Find the eigenvalues and an orthonormal basis of eigenvectors for A. Diagonalize A by finding an orthogonal matrix \(U\) and a diagonal matrix \(D\) such that \(U^{T} A U=D\). $$A=\left[\begin{array}{ccc}-\frac{5}{3} & \frac{1}{15} \sqrt{6} \sqrt{5} & \frac{8}{15} \sqrt{5} \\ \frac{1}{15} \sqrt{6} \sqrt{5} & -\frac{14}{5} & -\frac{1}{15} \sqrt{6} \\\\\frac{8}{15} \sqrt{5} & -\frac{1}{15} \sqrt{6} & \frac{7}{15}\end{array}\right]$$

Find the eigenvalues and an orthonormal basis of eigenvectors for A. Diagonalize A by finding an orthogonal matrix \(U\) and a diagonal matrix \(D\) such that \(U^{T} A U=D\). \(A=\left[\begin{array}{ccc}\frac{4}{3} & \frac{1}{3} \sqrt{3} \sqrt{2} & \frac{1}{3} \sqrt{2} \\ \frac{1}{3} \sqrt{3} \sqrt{2} & 1 & -\frac{1}{3} \sqrt{3} \\ \frac{1}{3} \sqrt{2} & -\frac{1}{3} \sqrt{3} & \frac{5}{3}\end{array}\right]\)
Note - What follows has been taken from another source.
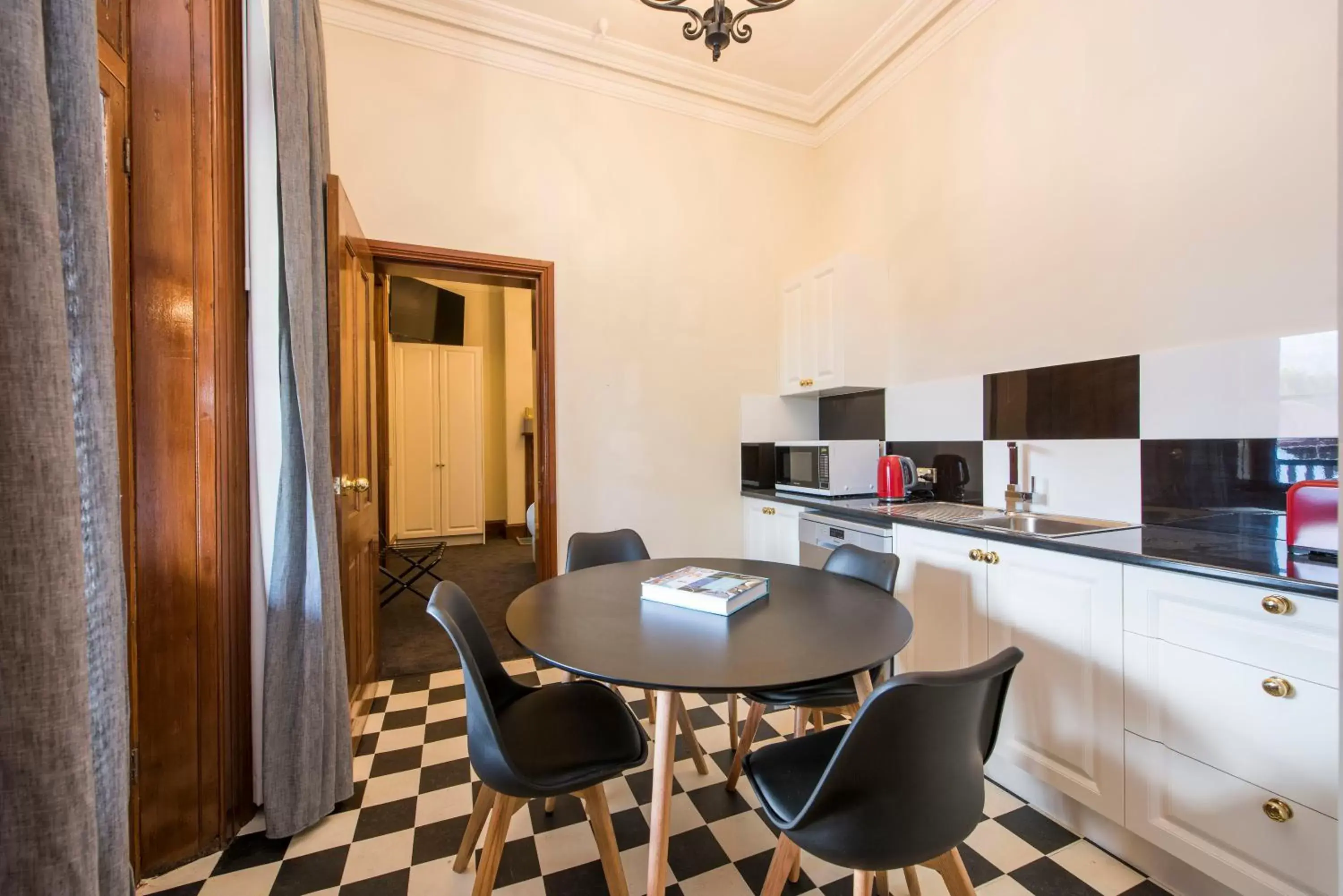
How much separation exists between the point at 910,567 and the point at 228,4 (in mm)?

Find the eigenvalues and eigenvectors of the matrix $$\left[\begin{array}{rrr}11 & 45 & 30 \\\10 & 26 & 20 \\\\-20 & -60 & -44\end{array}\right]$$ One eigenvalue is \(1 .\) Diagonalize if possible.
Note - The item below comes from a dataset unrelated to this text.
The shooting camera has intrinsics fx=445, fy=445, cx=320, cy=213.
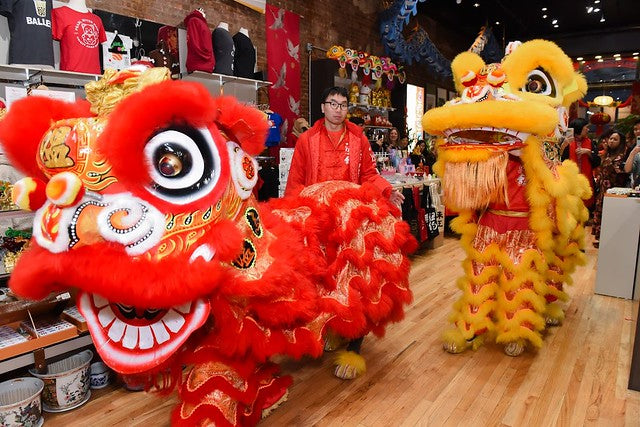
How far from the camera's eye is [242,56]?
4.11 m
Show that if A is a real symmetric matrix and \(\lambda\) and \(\mu\) are two different eigenvalues, then if \(X\) is an eigenvector for \(\lambda\) and \(Y\) is an eigenvector for \(\mu,\) then \(X \bullet Y=0 .\) Also all eigenvalues are real.Supply reasons for each step in the following argument. First $$\lambda X^{T} \bar{X}=(A X)^{T} \bar{X}=X^{T} A \bar{X}=X^{T} \overline{A X}=X^{T} \bar{\lambda} \bar{X}=\bar{\lambda} X^{T} \bar{X}$$ and so \(\lambda=\bar{\lambda}\). This shows that all eigenvalues are real. It follows all the eigenvectors are real. Why? Now let \(X, Y, \mu\) and \(\lambda\) be given as above. \(\lambda(X \bullet Y)=\lambda X \bullet Y=A X \bullet Y=X \bullet A Y=X \bullet \mu Y=\mu(X \bullet Y)=\mu(X \bullet Y)\) and so $$(\lambda-\mu) X \bullet Y=0$$ Why does it follow that \(X \bullet Y=0 ?\)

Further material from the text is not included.